→ **DIRECTIVE A**: Reproduce the lines of the entries below word for word, starting at the beginning of the entries and ending with the line that contains "- Coordinate format: approximate". Leave the pictures out of your answer.

→ **EXCERPT**:

■ ■ ■ ■ ■

This piece is for product and ops leads with a limited budget who need something useful soon, and who cannot afford to throw away the first version six months from now.

MVP, prototype, and pilot are not the same thing

People mix these three up constantly. Each has a different job. Picking the wrong one is how you end up with the wrong estimate, the wrong timeline, and the wrong argument in month four.

  • Prototype.

    Built to answer a question: will this workflow feel right, will this integration work, will anyone use it on a phone in a cold warehouse? A prototype can be rough. It can run on fake data. It is allowed to be thrown away once you have the answer.

  • Pilot.

    A controlled run with a small group on real data for a fixed period. You are testing adoption and failure modes before you widen the rollout. A pilot can be built on MVP-quality code, but the goal is learning, not permanence.

  • MVP.

    The first production slice of the system you intend to keep. Real users, real data, real hosting. You cut features, not foundations. What ships should be extendable without a rewrite if phase two goes ahead.

If you only need to learn whether an idea works, say prototype. If you need something your team will run the business on next quarter, say MVP and scope accordingly. Mixing the words mixes the expectations, and that is where trust breaks down.

What to cut, and what to protect

Cutting scope is the whole game. The mistake is cutting the wrong layer. Polish, reports, and edge cases are fair game. Architecture, data model, and auth are usually not.

Safe to defer in v1

  • Nice dashboards.

    A simple table with filters beats a chart wall nobody opens.

  • Rare edge cases.

    Handle the path 90 percent of users take. Document the rest for manual handling until volume justifies automation.

  • Secondary roles.

    Launch with one user type doing one job. Add the warehouse view or the manager approval loop in phase two.

  • Cosmetic perfection.

    Clean and clear beats flashy. You are not launching a marketing site.

  • Automations you have not validated.

    A human step in the loop is fine for v1 if it keeps the system understandable.

Protect even when the budget is tight

  • Data model.

    Names, relationships, and history. Getting these wrong means painful migrations later. Sketch the entities you will still need at scale, even if v1 only uses half of them.

  • Authentication and permissions.

    Even a simple role model is cheaper to build early than to bolt on after twelve months of “everyone is admin.”

  • Integration boundaries.

    How you talk to the accounting system or the CRM. A thin, well-defined connector beats a tangle of one-off scripts.

  • Audit trail for anything regulated or financial.

    If you will need it eventually, design for it now. Retrofitting logs is miserable.

  • Deployment and environments.

    Staging, backups, a path to production that does not live on someone’s laptop. Boring infrastructure is part of the MVP if the MVP is real.

A useful question in every scoping meeting: if we never get phase two funding, would we still be glad we built v1 this way? If the answer is no, you are building a prototype and should price and plan it as one.

Phasing without rewrites

Good phasing feels like uncovering layers, not throwing away floors. Each phase should add capability to the same core, not fork into a parallel system nobody maintains.

  • Slice by user job, not by screen count.

    Phase one: field tech logs an inspection. Phase two: manager approves and billing pulls from it. Same record, new views and rules. Not a second app.

■ ■ ■ ■ ■

Extracted records
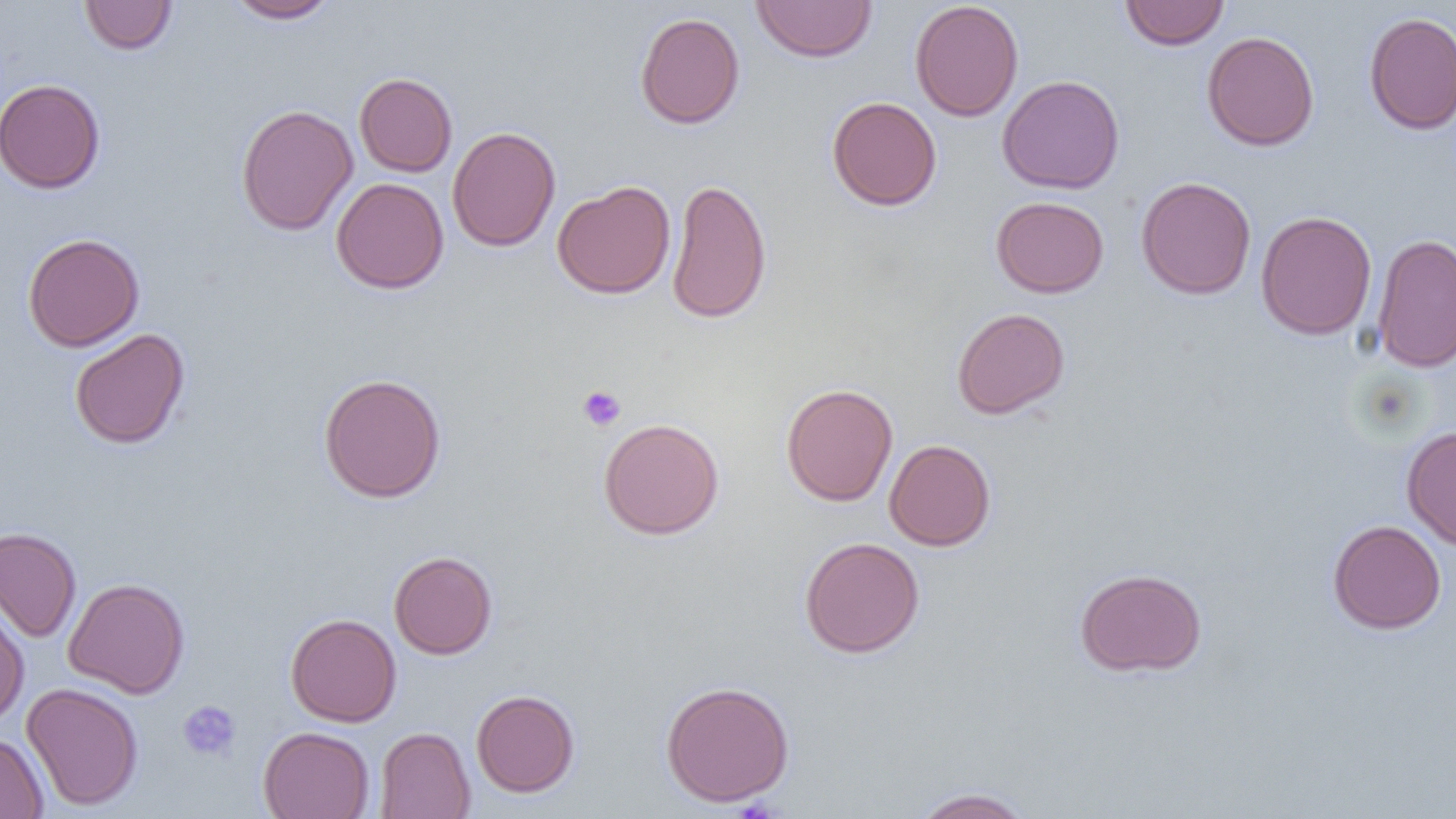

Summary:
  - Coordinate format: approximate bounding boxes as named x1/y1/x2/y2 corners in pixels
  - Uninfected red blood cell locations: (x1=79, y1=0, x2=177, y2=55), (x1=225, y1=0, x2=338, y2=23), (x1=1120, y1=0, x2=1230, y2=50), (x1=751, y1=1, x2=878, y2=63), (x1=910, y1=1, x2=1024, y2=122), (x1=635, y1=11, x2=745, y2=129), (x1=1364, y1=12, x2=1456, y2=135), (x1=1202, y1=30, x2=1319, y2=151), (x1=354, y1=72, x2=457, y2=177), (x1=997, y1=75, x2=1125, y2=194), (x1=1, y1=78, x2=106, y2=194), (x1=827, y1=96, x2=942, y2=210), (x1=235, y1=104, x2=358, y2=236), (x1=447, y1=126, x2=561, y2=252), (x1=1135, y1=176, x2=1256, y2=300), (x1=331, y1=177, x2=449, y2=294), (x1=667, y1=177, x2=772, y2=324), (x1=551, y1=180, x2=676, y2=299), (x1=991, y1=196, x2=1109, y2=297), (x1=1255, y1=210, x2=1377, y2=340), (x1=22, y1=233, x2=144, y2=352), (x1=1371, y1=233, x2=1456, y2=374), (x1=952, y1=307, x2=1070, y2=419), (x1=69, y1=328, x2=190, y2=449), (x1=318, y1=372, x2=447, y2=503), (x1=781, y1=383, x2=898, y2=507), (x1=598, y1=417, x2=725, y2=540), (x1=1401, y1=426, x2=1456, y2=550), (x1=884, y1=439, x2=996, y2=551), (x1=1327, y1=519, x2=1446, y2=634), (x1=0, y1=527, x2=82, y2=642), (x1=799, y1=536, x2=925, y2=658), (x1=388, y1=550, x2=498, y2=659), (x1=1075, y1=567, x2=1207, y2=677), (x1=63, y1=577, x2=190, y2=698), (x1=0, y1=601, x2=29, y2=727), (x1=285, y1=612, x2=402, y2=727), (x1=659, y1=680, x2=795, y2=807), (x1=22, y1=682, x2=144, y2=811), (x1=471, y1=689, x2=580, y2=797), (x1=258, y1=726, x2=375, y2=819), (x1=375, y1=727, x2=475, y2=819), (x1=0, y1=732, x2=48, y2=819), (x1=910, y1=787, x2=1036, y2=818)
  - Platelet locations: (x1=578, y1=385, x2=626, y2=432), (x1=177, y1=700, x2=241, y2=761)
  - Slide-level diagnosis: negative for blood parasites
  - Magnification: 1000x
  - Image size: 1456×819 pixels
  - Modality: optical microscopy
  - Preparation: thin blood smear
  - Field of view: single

■ ■ ■ ■ ■

→ **DIRECTIVE B**: In the piece on scoping an MVP, list every item named under the heading "Protect even when the budget is tight."

→ **RESULT A**:
Summary:
  - Coordinate format: approximate bounding boxes as named x1/y1/x2/y2 corners in pixels

→ **RESULT B**:
- Data model
- Authentication and permissions
- Integration boundaries
- Audit trail for anything regulated or financial
- Deployment and environments